··· DATA SECTION ···

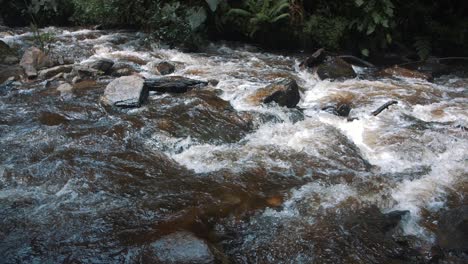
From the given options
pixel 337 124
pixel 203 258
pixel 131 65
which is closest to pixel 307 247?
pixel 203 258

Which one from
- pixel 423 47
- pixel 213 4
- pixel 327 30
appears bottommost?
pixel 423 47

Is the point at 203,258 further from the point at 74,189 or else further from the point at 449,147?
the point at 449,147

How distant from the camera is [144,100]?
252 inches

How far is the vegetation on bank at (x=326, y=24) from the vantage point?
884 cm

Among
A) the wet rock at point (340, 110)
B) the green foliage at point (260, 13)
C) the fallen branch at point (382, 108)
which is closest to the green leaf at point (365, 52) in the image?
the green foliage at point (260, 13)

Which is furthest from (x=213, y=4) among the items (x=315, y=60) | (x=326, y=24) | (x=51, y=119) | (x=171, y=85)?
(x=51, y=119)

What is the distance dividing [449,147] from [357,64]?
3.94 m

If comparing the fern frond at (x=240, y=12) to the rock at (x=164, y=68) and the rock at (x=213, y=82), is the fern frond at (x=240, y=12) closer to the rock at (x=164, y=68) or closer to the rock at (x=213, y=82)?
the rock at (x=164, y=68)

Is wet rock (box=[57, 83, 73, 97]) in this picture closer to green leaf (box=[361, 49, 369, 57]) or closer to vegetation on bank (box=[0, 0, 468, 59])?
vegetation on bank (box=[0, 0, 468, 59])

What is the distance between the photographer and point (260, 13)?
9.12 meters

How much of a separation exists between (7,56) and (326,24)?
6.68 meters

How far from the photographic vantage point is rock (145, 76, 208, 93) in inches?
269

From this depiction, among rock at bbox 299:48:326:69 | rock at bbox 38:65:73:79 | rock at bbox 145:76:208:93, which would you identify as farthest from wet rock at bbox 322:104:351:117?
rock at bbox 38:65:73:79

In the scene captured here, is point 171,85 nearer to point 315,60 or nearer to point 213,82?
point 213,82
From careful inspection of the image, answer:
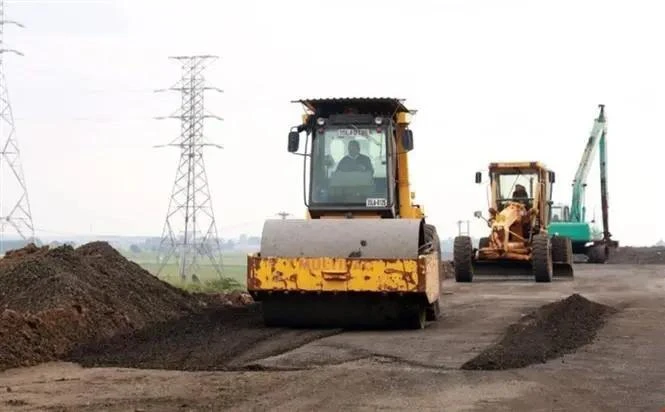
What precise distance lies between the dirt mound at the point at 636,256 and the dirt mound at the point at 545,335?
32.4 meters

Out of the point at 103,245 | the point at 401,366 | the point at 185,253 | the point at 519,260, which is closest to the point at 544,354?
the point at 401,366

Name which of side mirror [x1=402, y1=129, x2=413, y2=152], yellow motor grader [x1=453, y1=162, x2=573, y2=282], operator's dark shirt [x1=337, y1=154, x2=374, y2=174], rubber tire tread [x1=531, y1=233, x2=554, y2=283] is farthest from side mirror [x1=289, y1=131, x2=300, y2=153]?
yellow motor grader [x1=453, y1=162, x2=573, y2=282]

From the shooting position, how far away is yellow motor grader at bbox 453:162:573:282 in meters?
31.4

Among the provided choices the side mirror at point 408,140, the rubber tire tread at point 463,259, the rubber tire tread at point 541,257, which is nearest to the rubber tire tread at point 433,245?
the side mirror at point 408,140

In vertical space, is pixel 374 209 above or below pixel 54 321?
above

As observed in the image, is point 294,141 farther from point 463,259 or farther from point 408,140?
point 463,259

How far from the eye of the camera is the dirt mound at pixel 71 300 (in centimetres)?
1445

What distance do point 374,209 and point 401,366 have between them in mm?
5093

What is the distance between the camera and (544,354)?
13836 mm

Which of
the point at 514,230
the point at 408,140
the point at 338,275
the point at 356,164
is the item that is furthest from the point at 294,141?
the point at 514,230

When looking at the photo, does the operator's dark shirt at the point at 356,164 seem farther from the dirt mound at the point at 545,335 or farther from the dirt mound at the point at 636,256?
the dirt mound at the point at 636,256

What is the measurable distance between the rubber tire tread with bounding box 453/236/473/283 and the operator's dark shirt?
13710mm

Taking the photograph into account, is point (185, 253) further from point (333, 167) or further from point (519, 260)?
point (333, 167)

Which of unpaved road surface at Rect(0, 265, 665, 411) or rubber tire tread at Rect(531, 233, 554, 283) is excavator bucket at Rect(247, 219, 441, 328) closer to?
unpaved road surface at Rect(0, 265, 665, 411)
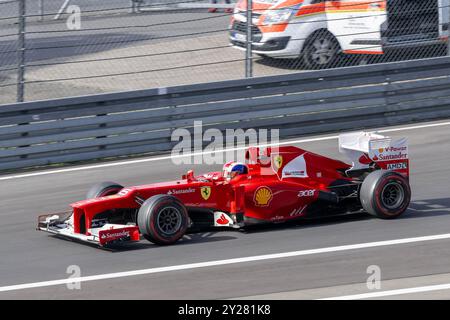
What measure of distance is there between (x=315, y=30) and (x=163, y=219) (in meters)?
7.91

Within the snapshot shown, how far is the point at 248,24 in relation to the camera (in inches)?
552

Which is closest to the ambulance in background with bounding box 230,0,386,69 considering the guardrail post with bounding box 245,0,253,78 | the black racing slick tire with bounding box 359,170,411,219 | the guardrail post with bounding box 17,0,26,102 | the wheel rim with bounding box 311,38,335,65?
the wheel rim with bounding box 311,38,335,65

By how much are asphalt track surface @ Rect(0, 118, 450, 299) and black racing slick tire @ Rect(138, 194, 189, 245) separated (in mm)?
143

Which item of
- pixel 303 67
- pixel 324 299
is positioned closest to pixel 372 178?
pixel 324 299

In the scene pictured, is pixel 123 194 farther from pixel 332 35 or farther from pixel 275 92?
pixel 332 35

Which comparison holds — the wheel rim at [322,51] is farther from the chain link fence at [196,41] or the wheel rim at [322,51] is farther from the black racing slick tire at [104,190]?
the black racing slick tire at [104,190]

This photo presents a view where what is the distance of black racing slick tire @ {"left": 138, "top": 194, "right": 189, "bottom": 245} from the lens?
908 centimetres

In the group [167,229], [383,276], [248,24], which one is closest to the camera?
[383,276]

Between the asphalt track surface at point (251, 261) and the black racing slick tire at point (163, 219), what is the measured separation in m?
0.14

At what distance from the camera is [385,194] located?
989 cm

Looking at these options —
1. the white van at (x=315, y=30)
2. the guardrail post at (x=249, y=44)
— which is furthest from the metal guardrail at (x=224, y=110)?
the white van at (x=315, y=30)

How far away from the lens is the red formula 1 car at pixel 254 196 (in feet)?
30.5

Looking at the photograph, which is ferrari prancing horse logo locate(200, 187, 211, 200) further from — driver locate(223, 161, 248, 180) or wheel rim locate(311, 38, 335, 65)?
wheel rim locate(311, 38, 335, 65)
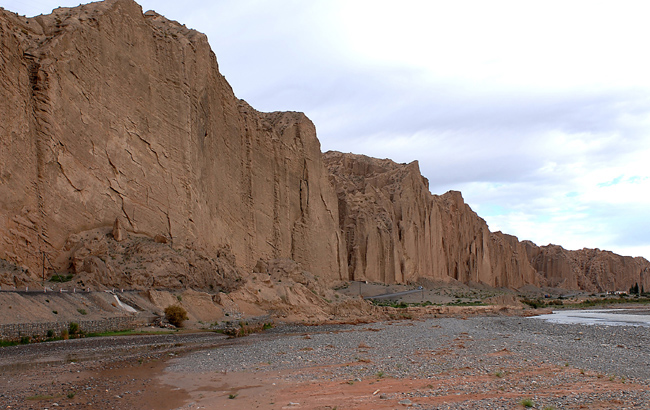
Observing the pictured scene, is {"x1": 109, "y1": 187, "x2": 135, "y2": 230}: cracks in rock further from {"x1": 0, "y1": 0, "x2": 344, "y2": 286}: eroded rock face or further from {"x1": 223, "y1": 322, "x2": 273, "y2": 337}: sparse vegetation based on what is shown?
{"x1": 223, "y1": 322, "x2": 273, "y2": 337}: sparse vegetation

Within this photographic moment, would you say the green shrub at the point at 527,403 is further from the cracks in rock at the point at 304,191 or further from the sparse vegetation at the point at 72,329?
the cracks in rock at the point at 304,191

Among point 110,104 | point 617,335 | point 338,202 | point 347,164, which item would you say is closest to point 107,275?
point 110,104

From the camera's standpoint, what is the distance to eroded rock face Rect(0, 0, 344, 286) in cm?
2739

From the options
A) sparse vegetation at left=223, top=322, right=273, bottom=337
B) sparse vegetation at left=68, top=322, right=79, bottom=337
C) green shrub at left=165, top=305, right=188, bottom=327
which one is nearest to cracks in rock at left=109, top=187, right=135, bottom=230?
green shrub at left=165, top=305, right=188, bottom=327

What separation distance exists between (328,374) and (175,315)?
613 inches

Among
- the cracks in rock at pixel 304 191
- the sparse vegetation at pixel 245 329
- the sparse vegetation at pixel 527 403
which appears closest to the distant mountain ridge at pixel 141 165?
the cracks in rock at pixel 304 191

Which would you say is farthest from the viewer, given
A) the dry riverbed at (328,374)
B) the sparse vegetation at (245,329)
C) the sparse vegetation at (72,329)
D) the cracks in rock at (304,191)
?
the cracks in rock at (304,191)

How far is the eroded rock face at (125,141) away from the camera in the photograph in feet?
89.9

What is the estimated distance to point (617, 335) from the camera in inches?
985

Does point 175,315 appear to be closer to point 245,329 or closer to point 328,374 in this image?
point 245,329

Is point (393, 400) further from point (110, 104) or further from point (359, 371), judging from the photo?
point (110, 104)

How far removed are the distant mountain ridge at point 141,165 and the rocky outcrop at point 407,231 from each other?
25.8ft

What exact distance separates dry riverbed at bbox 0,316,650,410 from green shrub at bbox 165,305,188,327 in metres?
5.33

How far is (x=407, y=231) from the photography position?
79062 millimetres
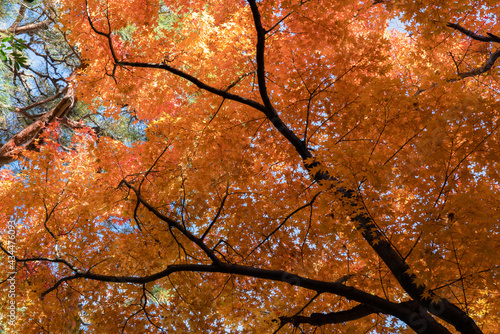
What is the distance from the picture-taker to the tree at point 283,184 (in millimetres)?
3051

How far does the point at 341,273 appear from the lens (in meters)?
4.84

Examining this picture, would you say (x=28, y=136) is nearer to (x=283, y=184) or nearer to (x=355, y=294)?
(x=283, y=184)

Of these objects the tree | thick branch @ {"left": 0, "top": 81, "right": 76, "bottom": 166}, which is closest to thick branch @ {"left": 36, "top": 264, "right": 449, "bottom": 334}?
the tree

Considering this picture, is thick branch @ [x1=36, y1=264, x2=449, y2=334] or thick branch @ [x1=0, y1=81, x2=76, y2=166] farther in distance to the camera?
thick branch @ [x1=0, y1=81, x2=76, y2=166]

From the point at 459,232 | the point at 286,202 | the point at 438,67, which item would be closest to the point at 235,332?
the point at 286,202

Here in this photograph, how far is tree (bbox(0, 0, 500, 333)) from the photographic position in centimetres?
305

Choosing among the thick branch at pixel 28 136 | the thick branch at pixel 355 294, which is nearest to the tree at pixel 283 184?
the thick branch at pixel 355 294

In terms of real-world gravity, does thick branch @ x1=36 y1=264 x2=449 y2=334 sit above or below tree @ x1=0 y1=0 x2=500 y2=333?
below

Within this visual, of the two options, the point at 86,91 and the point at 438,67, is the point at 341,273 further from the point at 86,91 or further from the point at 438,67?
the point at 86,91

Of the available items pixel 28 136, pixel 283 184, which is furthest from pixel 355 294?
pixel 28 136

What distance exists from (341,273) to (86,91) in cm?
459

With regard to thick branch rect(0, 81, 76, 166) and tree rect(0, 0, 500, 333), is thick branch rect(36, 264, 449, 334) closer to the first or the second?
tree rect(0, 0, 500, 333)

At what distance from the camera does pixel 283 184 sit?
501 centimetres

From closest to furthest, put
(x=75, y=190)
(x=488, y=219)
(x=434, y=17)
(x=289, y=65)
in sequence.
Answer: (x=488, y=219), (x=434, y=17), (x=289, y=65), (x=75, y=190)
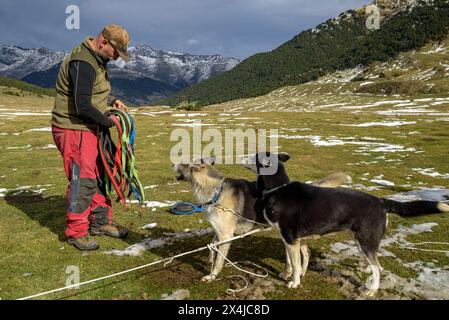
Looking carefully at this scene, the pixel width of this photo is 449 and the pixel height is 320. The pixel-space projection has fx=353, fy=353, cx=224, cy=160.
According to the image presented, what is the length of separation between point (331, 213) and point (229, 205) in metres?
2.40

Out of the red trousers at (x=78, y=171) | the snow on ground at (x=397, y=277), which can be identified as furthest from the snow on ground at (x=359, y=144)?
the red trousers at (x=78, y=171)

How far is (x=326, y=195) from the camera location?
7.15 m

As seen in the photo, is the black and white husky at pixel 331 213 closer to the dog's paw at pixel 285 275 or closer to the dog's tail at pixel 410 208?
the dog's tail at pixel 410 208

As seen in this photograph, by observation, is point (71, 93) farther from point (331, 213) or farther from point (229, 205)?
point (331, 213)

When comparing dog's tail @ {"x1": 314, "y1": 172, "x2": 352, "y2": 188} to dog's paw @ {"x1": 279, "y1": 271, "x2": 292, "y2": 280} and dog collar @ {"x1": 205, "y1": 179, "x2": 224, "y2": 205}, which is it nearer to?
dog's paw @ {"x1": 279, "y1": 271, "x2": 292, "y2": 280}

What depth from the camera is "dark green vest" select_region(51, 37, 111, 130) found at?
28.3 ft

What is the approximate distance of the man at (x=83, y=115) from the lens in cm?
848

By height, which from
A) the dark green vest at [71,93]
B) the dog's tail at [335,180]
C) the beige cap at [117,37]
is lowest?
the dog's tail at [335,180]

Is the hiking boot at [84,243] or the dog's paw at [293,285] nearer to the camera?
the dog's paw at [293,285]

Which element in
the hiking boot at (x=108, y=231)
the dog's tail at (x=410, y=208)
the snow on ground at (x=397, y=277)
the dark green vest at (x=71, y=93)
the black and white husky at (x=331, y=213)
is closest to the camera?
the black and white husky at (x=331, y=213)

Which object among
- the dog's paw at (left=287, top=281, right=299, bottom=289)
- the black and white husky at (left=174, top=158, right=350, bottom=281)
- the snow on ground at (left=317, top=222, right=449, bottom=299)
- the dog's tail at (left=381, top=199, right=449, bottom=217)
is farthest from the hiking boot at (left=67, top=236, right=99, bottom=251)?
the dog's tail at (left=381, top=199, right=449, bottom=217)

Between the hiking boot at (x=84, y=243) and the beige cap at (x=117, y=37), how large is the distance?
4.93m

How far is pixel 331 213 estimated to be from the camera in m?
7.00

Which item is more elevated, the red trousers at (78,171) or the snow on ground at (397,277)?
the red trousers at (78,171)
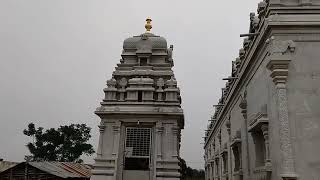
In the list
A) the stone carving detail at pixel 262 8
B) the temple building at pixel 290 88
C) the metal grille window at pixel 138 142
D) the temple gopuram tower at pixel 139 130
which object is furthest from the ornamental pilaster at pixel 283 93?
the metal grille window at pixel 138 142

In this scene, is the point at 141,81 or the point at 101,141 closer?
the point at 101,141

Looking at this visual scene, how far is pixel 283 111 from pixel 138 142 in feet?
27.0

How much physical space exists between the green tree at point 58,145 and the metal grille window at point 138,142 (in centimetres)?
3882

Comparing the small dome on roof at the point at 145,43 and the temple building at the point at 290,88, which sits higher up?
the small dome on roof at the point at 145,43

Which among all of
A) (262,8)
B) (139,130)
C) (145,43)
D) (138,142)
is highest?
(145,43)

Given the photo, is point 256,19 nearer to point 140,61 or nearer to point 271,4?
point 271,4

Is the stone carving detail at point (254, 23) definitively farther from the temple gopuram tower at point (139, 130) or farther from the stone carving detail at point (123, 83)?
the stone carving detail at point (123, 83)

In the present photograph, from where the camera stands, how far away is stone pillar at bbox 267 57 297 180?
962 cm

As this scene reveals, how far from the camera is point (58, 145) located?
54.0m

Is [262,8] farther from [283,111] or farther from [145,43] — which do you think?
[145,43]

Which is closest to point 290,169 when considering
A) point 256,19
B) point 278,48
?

···

**WHAT THE EXERCISE ASKS**
Rewrite the records, beginning at the line that has "What distance do" and stopping after the line that has "908 centimetres", with "operator's dark shirt" replaced by "operator's navy shirt" and everything else unchanged. Leave the pictures out of your answer.

**ANSWER TO THE EXERCISE**
What distance do point 374,209 and point 401,366 have between them in mm?
5093

What is the distance between the camera and (544,354)?
13836 mm

Which of
the point at 514,230
the point at 408,140
the point at 338,275
the point at 356,164
is the item that is furthest from the point at 294,141?
the point at 514,230

When looking at the photo, does the operator's navy shirt at the point at 356,164 seem farther from the dirt mound at the point at 545,335 or farther from the dirt mound at the point at 636,256?
the dirt mound at the point at 636,256

What is the measurable distance between the rubber tire tread with bounding box 453/236/473/283 and the operator's navy shirt?
13710mm

Taking the photograph into account, is point (185, 253) further from point (333, 167) or further from point (519, 260)?
point (333, 167)

Which of unpaved road surface at Rect(0, 265, 665, 411) or rubber tire tread at Rect(531, 233, 554, 283) is excavator bucket at Rect(247, 219, 441, 328) closer to?
unpaved road surface at Rect(0, 265, 665, 411)
What measure of distance is there between (x=315, y=30) and (x=163, y=219) (in meters)?
7.91

Within the snapshot shown, how far is the point at 248,24 in relation to the camera (in inches)?
552

Which is closest to the ambulance in background with bounding box 230,0,386,69 considering the guardrail post with bounding box 245,0,253,78 | the black racing slick tire with bounding box 359,170,411,219 | the guardrail post with bounding box 17,0,26,102 | the wheel rim with bounding box 311,38,335,65?
the wheel rim with bounding box 311,38,335,65

By how much are asphalt track surface @ Rect(0, 118, 450, 299) and black racing slick tire @ Rect(138, 194, 189, 245) separated (in mm)?
143

Which item of
- pixel 303 67
- pixel 324 299
is positioned closest to pixel 372 178?
pixel 324 299

In the scene pictured, is pixel 123 194 farther from pixel 332 35 or farther from pixel 275 92?
pixel 332 35

Which comparison holds — the wheel rim at [322,51] is farther from the chain link fence at [196,41] or the wheel rim at [322,51] is farther from the black racing slick tire at [104,190]?
the black racing slick tire at [104,190]

This photo presents a view where what is the distance of black racing slick tire @ {"left": 138, "top": 194, "right": 189, "bottom": 245} from the lens?
908 centimetres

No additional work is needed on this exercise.